Non-profit fills concrete slots with healthy, beneficial foliage
March 20, 2008 2:10 PM
It sits there and its dark green glossy leaves sway. White flowers, then berries, will sprout in the coming spring. This San Francisco city dweller, who lives in front of a Noe Valley restaurant on 24th Street, recently turned 27 thanks to a few human friends.
When the city cut funding to urban forestry in the late 1970s, a grassroots organization formed to fill in the gap. On March 7, 1981, the Friends of the Urban Forest planted their first tree, this glossy privet in Noe Valley.
Since the 25-year-old non-profit has only 11 full-time employees, it takes considerable help from volunteers and neighbors. Charlie Starbuck has been there since the beginning and was there again at a planting on March 1 near the University of San Francisco, planting 37 of the 1,500 trees FUF puts in the ground every year.
“It softens up the street,“ Starbuck said. “It’s a noise buffer and it gives you something to look at besides cars.”
Besides the aesthetic value, trees also pay us back. A December 2007 report by the U.S. Department of Agriculture Forest Service shows that San Francisco benefits to the tune of $103 million every year, most of it tied up in added property value.
The Bay Area’s nine counties rake in $5.1 billion each year from the region’s 42 million trees.
“Businesses flourish, people linger and shop longer, apartments and office space rent quicker, tenants stay longer, property value increase, new business and industry is attracted” by trees, the report said.
Yet there aren‘t enough of them. The USDA looked at the impact of a 30 percent population boom from 1984 to 2000 and found that while there was a 17 percent increase in impervious surfaces such as sidewalks and paving, trees increased by only 10 percent.
San Francisco ranks last next to all Bay Area counties in tree cover, with it’s approximately 900,000 trees accounting for a 16.1 percent canopy cover.
A city dweller most of his life, 49-year-old David Elhami recently decided he needed some green in his life. He’s enrolled in horticultural classes at City College of San Francisco with the ultimate goal of creating a small-scale organic urban farm.
As an intern at FUF, Elhami was there on the March 1 planting day, adding green to the urban landscape just around the corner from Cyndi’s Market at 2084 Hayes St. where, 10 years prior, store owner Tony Habash and his brother John had planted a row of 13 trees.
“Without the trees, it’s so barren in this city,” Elhami said. “They bring with them wildlife like birds and honey bees. It’s an important part of our ecosystem.”
In spring, the trees bloom and liven up the concrete sidewalk and provide a balance to a silver chain-link fence that borders the property. Every winter holiday season, Habash hangs lights there, a ritual his parents began when they still owned the convenience store.
What’s not to love in a tree trunk and some green leaves? A lot, according to some.

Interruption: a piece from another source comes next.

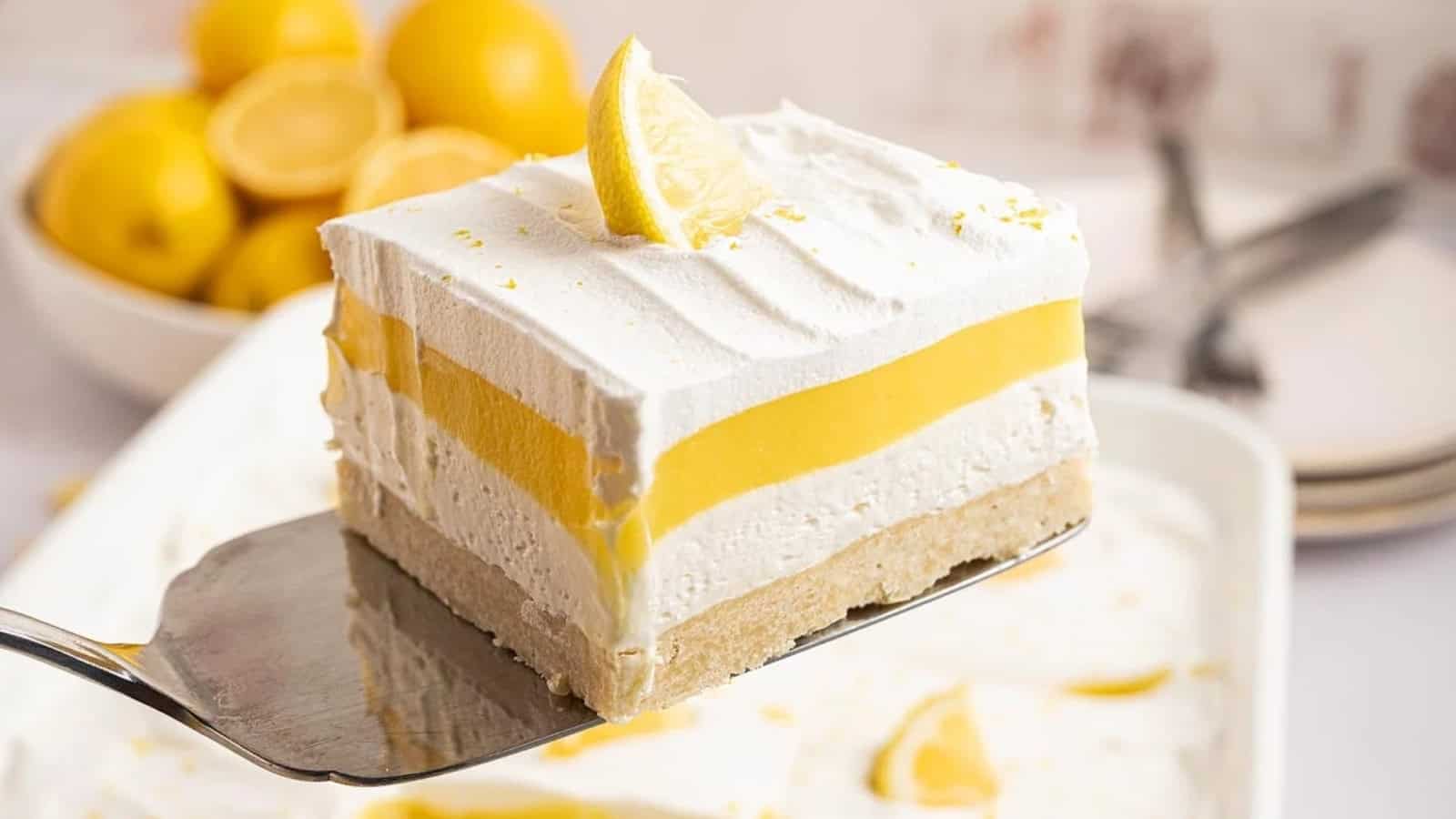 A lemon dessert bar with creamy layers and a lemon wedge on top, held on a spatula over a dish.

“They buckle sidewalks,” said Albert Wald, a neighbor who led a planting team for FUF but has heard the common complaints. “Some fruit trees leave a mess and people don’t want to deal with that.”
Tree planting efforts have been slowed in the Sunset and Chinatown because some in the Chinese communities there believe it affects the feng shui. The popular belief system says that having a tree in front of your doorstep could block the pathway of spirits, Wald said.

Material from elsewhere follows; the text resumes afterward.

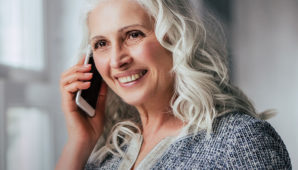 Lady smiling on the phone whilst drinking a coffee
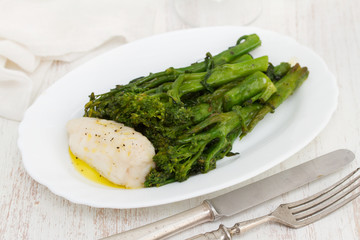 boiled fish with greens and olive oil on white dish on wooden background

Years of community greening have taught FUF that new trees must not only fit in holes in the concrete but in the plans of urban dwellers. If residents say a planned tree blocks spirits, FUF will propose to move it a few feet away.
That’s partly why it can take up to a year between the initial planning and planting day.

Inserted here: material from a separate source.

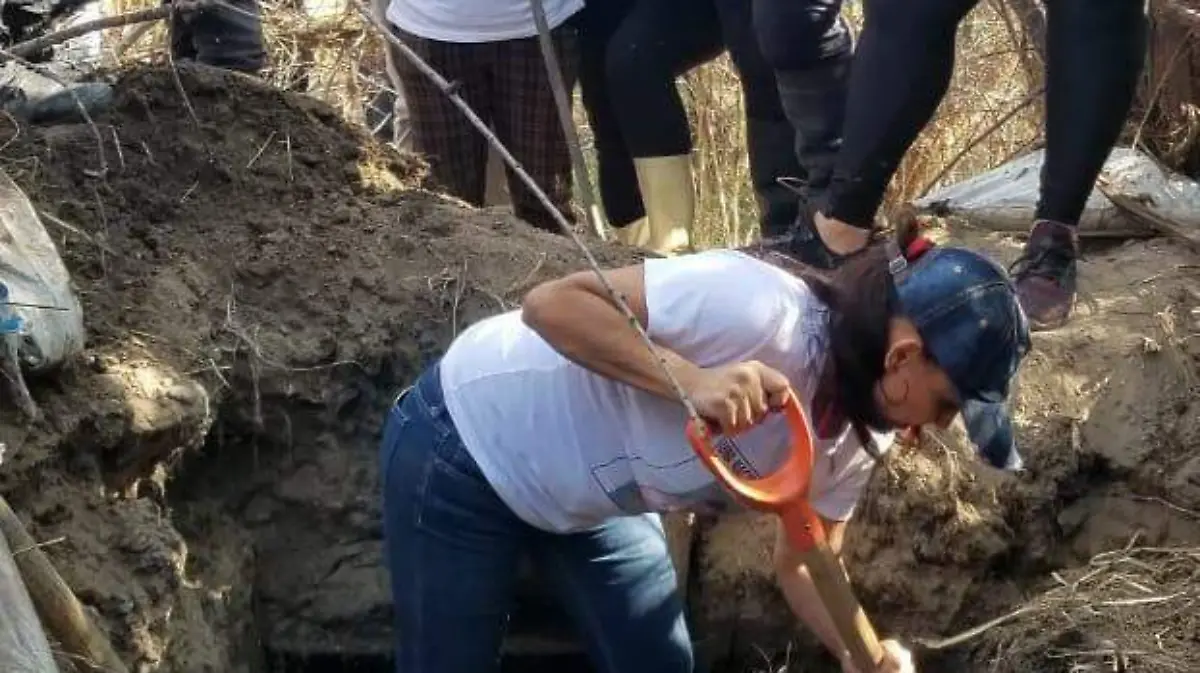 Examinando fosa clandestina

The non-profit does the bulk of the preliminary work. It talks to landowners about tree species and placements, it gets permits from the city and gets SF Public Works crews to check for gas and electricity lines before cutting a hole in the concrete.
At USF, the tree plantings are seen as just one method of controlling the private school’s overall carbon footprint. The college is one of many schools across the country to monitor its effect on the environment—at SF State “green” student housing and energy-saving methods are all part of the physical master plan—but it is ahead of the curve in many ways, said Glenn Loomis, chair of the college’s sustainability committee.
Solar power collectors were installed on several rooftops to cut energy costs and a “very extensive” recycling program already diverts 67 percent of its waste, he said.
“It’s something that most responsible organizations are looking at, and it’s important because we work with students. We need to set the example,” Loomis said.
But as expenditures rise to combat the release of carbon dioxide or the climate warming trend, school administrators want to know exactly what effect “green” measures have. Loomis said the trees provide a good measuring stick. Every acre of trees creates enough oxygen for 18 people, and USF has 1,000 trees over seven acres.
“Although any single-tree benefit may be small,” the USDA report said, “the sum of benefits is significant when it comes to mitigating the environmental impacts that result from converting natural land cover to built environment.”